A/N: I talk about a (very edulcorated) version of the Trojan War with my first years (11-12 y.o.), and it got me to buy and read this great novelisation of the life of Clytemnestra and Kilissa, her Cilician maid. Kilissa, is simply the adjective in the female form meaning Cilician. You guessed right, she was a captive from a former raid. The book is Kilissa by Marie-Bernadette Mars, and I recommend it :) (although, I doubt that it was translated, it's in French).

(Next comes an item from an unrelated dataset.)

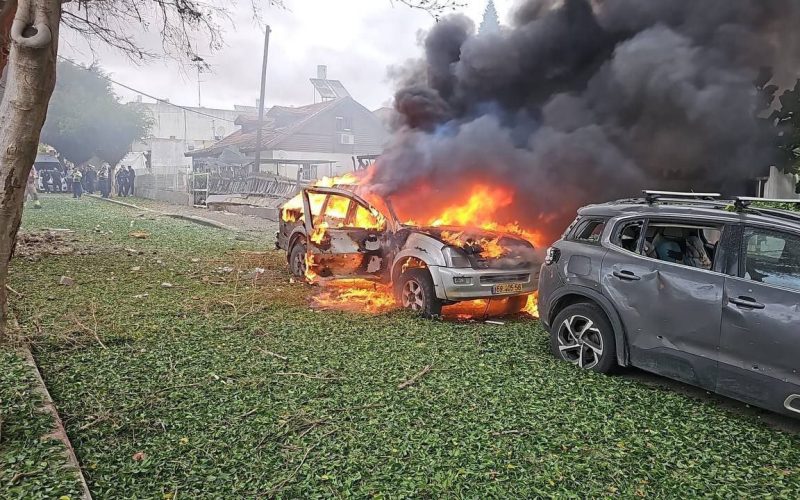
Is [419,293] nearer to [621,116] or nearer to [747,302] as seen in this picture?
[747,302]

I have no idea why, but this got me thinking about "what if CC herself became "Kilissa" in another palace, where the king, with a rather smaller territory than Agamemnon, but administering it fairly would be Niles? Anyway, this is the product of a cut thumb and too much caffeine, also I blame Chinese food

Kilissa/Kali = CC

Nikias = Niles

Yes, these are real names, Kali is the name of a Hittite queen. Nikias the name of an Athenian general. The OS takes place at the peak of Hittite's and Mycenian's difficult relations (around 4000 years ago)

Please, tell me what you think about it. I like to get feedback on m experimentations.


She had been 13 when her life had changed for the first time.

Before, she had been a princess. She had run through wheat fields, heavy with the crops. She had played with her older brother, with her older sister. She had played with her nurse. She had learned from her mother the etiquette and conduct expected of the daughter of a Hittite governor. She had learned from her father about diplomacy, and wars, and trade. She had learned to govern her own house, the house of her husband, when she would marry.

Before, she was free. Before, she had been Kali. Before, she wore the name of a queen.

Now, she was only Kilissa. Kilissa the Silent. Kilissa the Captive. Kilissa.

Before, she lived in her father's palace. Before, she was a governor's daughter.

Now, she lived in someone else's. Now, she belonged to someone else.

For months after that day, Kilissa had nightmares.

She saw the day the banners had come. Other people, beyond the sea, coming to declare war on her father – or on his master, the Great King. She hadn't cared, she still didn't. The results- the results had been the same.

They had come on ships, black as a man's heart. Their sails banging with the wind. They had been quick, cutting the waves. The sky had been blue. The sun was shining, the birds were singing. It was summer. They had laid siege to the city: her father had refused their terms.

After a few months, they were betrayed by their allies. They cut off their food supply. Father wanted to negotiate. They refused his terms. They killed him there, right before the city gates. Father had talked. The other man had yelled. Father had begged. The other men had laughed. Father had yelled. The other man got offended. One glint in the sun. A cry. Blood everywhere. The body falling on the floor. Father was dead.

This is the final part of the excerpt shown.